Abri a janela do ônibus noturno fazendo o vento gelado soprar as nuvens do azulado das minhas unhas. O ar entrou pelas mangas maduras da minha camisa cansada, fez esfriar. É contínuo o anseio de um cobertor de pele nos transportes urbanos. Deparo-me com certa frequência irritante os casais adocicados que transformam bancos em movimento rastejante um pedaço de nuvem sem céu. Nesses relances permito-me querer. Querer um cabelo quente no meu colo frio pra fazer neblina com as próprias mãos.
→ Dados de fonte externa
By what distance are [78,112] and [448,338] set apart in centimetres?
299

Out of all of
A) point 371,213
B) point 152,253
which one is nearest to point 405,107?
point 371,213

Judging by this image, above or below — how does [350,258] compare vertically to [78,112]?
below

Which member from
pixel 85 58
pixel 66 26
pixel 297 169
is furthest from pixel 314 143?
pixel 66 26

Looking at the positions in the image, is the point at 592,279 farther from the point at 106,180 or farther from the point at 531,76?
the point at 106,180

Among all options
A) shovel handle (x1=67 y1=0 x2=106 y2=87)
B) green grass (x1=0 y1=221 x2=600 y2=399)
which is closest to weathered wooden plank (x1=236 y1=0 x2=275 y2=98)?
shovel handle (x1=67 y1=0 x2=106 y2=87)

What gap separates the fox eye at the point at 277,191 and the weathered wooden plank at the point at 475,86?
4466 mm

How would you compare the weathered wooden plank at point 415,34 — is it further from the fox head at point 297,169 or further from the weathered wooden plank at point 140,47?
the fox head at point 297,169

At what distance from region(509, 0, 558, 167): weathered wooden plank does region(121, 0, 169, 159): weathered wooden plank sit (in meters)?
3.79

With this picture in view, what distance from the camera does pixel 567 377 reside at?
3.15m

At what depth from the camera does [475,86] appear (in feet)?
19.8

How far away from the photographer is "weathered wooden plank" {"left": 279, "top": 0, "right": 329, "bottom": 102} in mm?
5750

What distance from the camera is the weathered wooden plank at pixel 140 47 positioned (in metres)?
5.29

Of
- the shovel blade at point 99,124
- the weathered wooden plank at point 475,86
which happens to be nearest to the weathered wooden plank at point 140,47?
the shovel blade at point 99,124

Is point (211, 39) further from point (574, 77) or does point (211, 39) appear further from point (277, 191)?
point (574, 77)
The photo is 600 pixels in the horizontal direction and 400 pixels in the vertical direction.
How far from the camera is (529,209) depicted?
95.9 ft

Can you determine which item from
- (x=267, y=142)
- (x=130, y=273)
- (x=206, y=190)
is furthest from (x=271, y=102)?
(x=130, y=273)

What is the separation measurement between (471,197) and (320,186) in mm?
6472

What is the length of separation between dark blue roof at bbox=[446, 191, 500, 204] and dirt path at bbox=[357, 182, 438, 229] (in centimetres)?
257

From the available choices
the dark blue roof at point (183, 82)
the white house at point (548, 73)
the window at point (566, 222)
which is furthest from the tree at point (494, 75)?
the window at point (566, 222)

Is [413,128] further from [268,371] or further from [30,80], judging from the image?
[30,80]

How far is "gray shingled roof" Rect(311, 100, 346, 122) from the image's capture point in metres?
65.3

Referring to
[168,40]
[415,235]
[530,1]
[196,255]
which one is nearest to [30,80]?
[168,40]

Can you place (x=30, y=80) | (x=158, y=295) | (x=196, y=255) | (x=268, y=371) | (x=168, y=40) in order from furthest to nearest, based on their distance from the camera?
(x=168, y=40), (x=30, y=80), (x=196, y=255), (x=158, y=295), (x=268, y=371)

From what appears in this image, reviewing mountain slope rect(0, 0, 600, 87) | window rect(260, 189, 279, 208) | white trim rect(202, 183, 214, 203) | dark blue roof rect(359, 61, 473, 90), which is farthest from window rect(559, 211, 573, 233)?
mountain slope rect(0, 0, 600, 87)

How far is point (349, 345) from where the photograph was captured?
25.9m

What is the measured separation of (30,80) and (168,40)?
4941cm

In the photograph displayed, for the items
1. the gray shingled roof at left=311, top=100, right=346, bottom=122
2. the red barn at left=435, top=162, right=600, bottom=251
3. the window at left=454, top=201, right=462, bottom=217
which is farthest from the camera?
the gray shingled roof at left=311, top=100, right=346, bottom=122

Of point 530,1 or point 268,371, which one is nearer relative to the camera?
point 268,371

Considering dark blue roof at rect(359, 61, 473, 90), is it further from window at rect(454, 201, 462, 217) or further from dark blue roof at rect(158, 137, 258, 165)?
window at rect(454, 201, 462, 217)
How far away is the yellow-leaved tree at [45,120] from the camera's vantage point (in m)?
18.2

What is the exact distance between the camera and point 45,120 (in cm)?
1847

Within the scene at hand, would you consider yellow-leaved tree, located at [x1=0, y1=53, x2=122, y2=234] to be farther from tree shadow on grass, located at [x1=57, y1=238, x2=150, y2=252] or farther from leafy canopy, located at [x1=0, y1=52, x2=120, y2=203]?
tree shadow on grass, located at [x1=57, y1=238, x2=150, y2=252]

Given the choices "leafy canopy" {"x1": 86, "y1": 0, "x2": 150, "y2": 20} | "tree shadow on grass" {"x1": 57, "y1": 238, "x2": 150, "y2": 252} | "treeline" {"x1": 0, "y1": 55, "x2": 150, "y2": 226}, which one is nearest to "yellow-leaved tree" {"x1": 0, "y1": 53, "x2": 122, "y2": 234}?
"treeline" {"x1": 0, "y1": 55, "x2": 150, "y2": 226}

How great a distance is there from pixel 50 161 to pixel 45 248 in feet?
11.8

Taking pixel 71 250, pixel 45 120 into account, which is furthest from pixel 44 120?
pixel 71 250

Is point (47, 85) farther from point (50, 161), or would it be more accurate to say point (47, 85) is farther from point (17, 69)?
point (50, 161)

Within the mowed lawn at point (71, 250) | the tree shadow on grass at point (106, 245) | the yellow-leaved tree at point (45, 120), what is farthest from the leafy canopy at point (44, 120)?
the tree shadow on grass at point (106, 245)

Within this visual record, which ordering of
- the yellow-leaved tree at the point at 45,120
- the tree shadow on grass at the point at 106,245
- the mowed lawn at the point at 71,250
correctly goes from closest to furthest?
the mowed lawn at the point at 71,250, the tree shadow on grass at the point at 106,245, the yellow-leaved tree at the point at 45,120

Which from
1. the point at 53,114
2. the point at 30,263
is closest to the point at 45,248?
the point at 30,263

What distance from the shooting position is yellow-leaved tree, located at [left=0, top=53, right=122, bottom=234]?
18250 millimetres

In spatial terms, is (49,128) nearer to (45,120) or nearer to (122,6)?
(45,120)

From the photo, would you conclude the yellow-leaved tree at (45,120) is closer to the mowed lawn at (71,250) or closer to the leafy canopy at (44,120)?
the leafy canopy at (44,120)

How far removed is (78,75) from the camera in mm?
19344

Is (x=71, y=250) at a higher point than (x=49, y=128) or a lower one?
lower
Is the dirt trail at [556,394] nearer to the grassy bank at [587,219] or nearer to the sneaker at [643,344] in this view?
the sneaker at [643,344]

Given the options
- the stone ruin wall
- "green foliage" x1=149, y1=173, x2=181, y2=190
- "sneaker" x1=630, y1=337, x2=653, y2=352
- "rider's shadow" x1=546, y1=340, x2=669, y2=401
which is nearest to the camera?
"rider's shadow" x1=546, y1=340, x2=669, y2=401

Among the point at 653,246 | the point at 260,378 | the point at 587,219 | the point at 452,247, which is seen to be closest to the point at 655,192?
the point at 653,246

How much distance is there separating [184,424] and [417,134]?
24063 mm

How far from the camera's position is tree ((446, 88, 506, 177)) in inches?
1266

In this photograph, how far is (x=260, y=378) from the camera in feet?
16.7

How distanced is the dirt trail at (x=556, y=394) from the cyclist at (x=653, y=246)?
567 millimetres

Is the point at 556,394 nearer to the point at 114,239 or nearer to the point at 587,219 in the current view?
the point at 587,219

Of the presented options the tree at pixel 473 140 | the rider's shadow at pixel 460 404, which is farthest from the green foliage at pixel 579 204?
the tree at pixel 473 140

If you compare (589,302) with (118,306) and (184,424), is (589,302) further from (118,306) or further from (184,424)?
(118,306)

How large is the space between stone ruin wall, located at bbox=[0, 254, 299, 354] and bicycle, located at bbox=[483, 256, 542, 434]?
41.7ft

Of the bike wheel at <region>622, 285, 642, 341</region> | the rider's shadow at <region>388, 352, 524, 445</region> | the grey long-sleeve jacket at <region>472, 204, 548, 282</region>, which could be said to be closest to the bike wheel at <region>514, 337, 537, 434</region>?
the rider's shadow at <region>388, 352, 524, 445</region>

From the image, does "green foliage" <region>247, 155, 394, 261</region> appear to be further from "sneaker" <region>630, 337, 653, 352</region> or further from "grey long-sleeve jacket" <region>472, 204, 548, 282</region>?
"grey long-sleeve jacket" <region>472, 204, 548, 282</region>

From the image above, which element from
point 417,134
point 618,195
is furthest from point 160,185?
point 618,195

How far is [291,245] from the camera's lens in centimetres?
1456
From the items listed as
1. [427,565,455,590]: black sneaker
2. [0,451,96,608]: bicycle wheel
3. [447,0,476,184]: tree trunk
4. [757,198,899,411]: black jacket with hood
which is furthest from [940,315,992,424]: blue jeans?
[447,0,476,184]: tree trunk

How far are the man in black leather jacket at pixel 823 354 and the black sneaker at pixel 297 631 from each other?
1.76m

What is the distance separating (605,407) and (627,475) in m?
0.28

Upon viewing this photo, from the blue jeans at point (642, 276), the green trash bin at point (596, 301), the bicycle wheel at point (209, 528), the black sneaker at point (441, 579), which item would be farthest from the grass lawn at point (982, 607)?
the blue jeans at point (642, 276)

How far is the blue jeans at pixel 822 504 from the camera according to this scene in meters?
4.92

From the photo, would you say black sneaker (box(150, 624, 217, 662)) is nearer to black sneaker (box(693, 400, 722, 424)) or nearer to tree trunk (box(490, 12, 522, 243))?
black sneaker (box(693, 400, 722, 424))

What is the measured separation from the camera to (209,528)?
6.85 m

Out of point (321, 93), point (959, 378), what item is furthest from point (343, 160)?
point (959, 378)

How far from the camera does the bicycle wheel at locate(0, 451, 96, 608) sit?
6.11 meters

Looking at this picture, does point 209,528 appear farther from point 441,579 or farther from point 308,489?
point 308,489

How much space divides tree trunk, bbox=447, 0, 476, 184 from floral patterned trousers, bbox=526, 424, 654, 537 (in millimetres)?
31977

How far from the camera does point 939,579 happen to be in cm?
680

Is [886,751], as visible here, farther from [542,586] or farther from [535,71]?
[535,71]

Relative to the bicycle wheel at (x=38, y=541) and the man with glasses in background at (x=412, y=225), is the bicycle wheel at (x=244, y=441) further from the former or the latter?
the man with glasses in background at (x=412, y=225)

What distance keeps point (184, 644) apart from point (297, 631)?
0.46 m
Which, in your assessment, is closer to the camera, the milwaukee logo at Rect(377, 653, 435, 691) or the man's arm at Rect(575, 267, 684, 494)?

Esquentar o espelho à dois e enxugar o beijo com calma. Aguar as horas, pelejar com as filas, chutar algumas pedras sem sapato e poder sorrir ao telefone, desmembrando o dia em notas no ouvido mais aveludado. Escrever conselhos no cobertor, encher a estante com verbos novos e compartilhados, transbordar a panela com algum tempero que faça memória. Alguém pra dividir afeto. Alguém que queira querer.

Diana M.

quinta-feira, 14 de outubro de 2010

Sede



E numa terça asfaltada, perfumei os cabelos cansados, calcei os pés de piar recente, fiz do arfar das novas penas o movimento circular das rodas que levam-me até aquele que bem conheço.Sentamos na calçada, entrelacei os dedos frios nos fios da camisa que instantes mais tarde, mais escuro, aquecia o chão de um quarto sem lençóis. Tudo nasce na língua, no salivar de alguns meses passados, nos dentes desabotoando os sorrisos na quintal vazio. Pulei a janela, pedi um copo suado de água, contorci no ímpeto carnal até os sons abafarem no travesseiro. Calças no joelho, a boca enche de asco escorrendo pelos pêlos que prosseguem movimentando-se sem perceber que o castanho da visão tornou-se reflexo da janela aberta. Choro pelas pernas, meu lacrimejar mancha as linhas das mãos que me guiam até o portão. A citosina desmembra a penugem, fazendo do ninho memória. Mas, a boca não sorri, o beijo não pede em matrimônio. Falta, falta o que eu nem sei. Creio que o acúmulo daquilo que nunca provei faça azedar todas as bocas efêmeras.